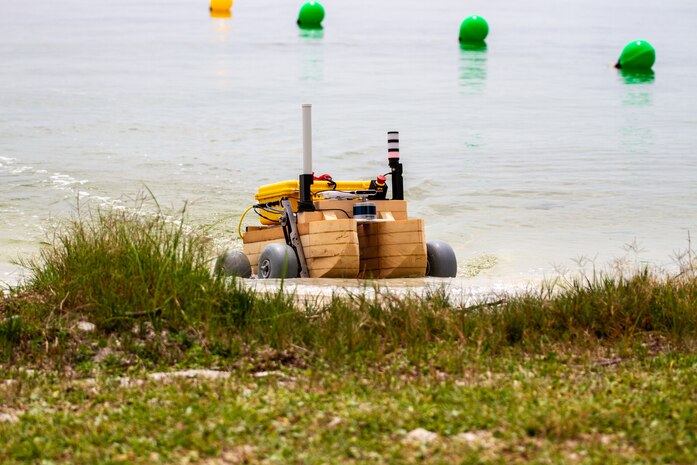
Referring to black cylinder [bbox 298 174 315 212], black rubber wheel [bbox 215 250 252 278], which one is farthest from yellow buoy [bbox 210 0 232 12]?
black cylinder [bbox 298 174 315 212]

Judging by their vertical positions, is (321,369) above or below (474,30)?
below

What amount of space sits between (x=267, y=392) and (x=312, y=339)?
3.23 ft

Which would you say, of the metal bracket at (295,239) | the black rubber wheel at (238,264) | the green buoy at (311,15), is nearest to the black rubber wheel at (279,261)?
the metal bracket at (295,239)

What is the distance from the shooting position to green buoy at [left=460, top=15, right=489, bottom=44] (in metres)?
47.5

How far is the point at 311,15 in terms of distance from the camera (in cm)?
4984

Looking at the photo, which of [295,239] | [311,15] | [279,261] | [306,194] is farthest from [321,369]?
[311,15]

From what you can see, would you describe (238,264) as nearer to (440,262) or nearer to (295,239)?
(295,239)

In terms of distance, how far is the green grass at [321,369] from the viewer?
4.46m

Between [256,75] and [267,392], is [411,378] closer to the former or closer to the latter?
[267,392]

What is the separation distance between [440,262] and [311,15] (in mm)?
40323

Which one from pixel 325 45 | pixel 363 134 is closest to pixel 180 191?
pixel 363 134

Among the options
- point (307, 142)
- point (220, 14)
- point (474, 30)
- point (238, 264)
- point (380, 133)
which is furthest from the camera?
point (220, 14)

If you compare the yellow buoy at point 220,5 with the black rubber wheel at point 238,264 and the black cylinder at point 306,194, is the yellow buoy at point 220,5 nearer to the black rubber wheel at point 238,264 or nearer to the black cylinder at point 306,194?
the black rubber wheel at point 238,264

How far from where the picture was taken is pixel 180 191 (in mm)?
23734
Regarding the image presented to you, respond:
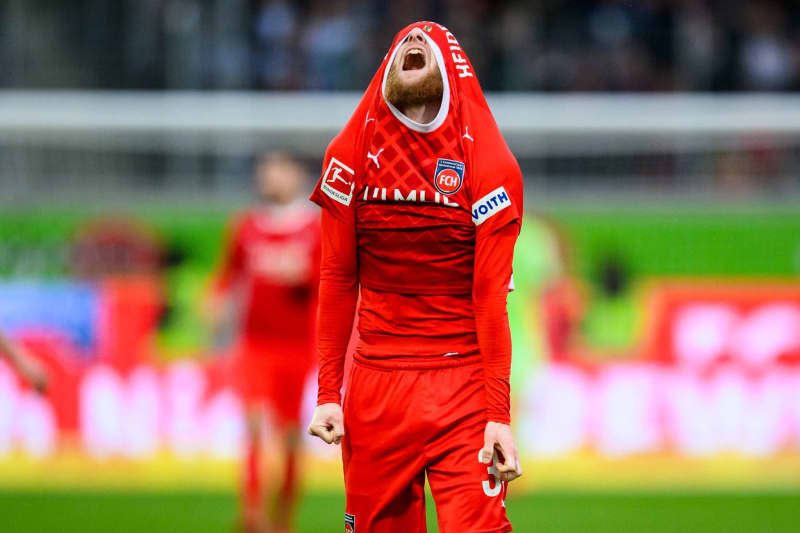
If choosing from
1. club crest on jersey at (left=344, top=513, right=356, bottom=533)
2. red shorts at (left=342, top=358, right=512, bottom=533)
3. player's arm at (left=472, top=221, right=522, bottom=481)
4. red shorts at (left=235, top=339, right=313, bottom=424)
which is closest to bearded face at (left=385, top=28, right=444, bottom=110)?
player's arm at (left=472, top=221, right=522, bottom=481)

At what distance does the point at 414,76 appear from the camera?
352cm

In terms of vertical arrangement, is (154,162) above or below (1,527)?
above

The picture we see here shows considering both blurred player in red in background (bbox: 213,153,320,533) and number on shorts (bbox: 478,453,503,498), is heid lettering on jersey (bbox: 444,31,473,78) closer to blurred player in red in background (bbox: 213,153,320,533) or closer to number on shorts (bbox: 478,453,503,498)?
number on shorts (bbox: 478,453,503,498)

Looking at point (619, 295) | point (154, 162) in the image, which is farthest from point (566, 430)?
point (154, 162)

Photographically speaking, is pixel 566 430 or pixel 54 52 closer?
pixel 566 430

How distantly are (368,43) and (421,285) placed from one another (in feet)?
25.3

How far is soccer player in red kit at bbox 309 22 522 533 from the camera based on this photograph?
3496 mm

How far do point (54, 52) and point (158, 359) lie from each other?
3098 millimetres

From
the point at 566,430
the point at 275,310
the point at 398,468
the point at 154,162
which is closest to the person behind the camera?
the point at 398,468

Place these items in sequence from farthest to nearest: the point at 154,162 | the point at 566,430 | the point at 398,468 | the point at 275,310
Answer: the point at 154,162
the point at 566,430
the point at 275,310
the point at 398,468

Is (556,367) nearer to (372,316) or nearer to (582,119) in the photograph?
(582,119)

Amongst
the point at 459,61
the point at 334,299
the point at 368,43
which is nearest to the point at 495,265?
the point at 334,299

• [Task details] Return all of the entries word for word, but omit the pictures.

• [Answer for this exercise]
Referring to black cylinder [bbox 298 174 315 212], black rubber wheel [bbox 215 250 252 278], which one is farthest from yellow buoy [bbox 210 0 232 12]?
black cylinder [bbox 298 174 315 212]

Judging by their vertical positions, is (321,369) above or below (474,30)?
below

What amount of space sits between (x=267, y=392) and (x=312, y=339)?
3.23 ft

Which would you say, of the metal bracket at (295,239) | the black rubber wheel at (238,264) | the green buoy at (311,15), is nearest to the black rubber wheel at (279,261)?
the metal bracket at (295,239)

What is the distance from the shooting position to green buoy at [left=460, top=15, right=489, bottom=44] (in metres)?
47.5

How far is the point at 311,15 in terms of distance from the camera (in cm)?
4984

Looking at the photo, which of [295,239] | [311,15] | [279,261] | [306,194] is farthest from [321,369]?
[311,15]

From what you can see, would you describe (238,264) as nearer to (440,262) or nearer to (295,239)?
(295,239)

In terms of distance, how far is the green grass at [321,369] from the viewer?
4.46m

Between [256,75] and [267,392], is [411,378] closer to the former or closer to the latter?
[267,392]

What is the separation distance between [440,262] and [311,15] (in mm)?
40323

Which one from pixel 325 45 | pixel 363 134 is closest to pixel 180 191?
pixel 363 134

Among the options
- point (307, 142)
- point (220, 14)
- point (474, 30)
- point (238, 264)
- point (380, 133)
which is furthest from the camera?
point (220, 14)

If you compare the yellow buoy at point 220,5 with the black rubber wheel at point 238,264 and the black cylinder at point 306,194, is the yellow buoy at point 220,5 nearer to the black rubber wheel at point 238,264 or nearer to the black cylinder at point 306,194?
the black rubber wheel at point 238,264

How far from where the picture was taken is pixel 180 191 (in mm)?
23734
Regarding the image presented to you, respond:
If choosing from
1. club crest on jersey at (left=344, top=513, right=356, bottom=533)
2. red shorts at (left=342, top=358, right=512, bottom=533)
3. player's arm at (left=472, top=221, right=522, bottom=481)
4. red shorts at (left=235, top=339, right=313, bottom=424)
which is closest to bearded face at (left=385, top=28, right=444, bottom=110)?
player's arm at (left=472, top=221, right=522, bottom=481)

At what distance does the point at 414,76 appear from the camera?
352cm

In terms of vertical arrangement, is (154,162) above or below (1,527)?
above

The picture we see here shows considering both blurred player in red in background (bbox: 213,153,320,533) and number on shorts (bbox: 478,453,503,498), is heid lettering on jersey (bbox: 444,31,473,78) closer to blurred player in red in background (bbox: 213,153,320,533) or closer to number on shorts (bbox: 478,453,503,498)?
number on shorts (bbox: 478,453,503,498)

Looking at point (619, 295) | point (154, 162) in the image, which is farthest from point (566, 430)?
point (154, 162)

Photographically speaking, is pixel 566 430 or pixel 54 52 closer?
pixel 566 430

How distantly are (368,43) and (421,285) placed from one another (in feet)?
25.3

How far is soccer player in red kit at bbox 309 22 522 533 from the camera based on this photograph?
3496 mm

How far do point (54, 52) and point (158, 359) lie from each other?
3098 millimetres

From
the point at 566,430
the point at 275,310
the point at 398,468
the point at 154,162
which is closest to the person behind the camera?
the point at 398,468

Place these items in sequence from farthest to nearest: the point at 154,162 | the point at 566,430 | the point at 398,468 | the point at 275,310
Answer: the point at 154,162
the point at 566,430
the point at 275,310
the point at 398,468

Is (556,367) nearer to (372,316) or nearer to (582,119) in the photograph?
(582,119)

Amongst
the point at 459,61
the point at 334,299
the point at 368,43
which is nearest to the point at 495,265?
the point at 334,299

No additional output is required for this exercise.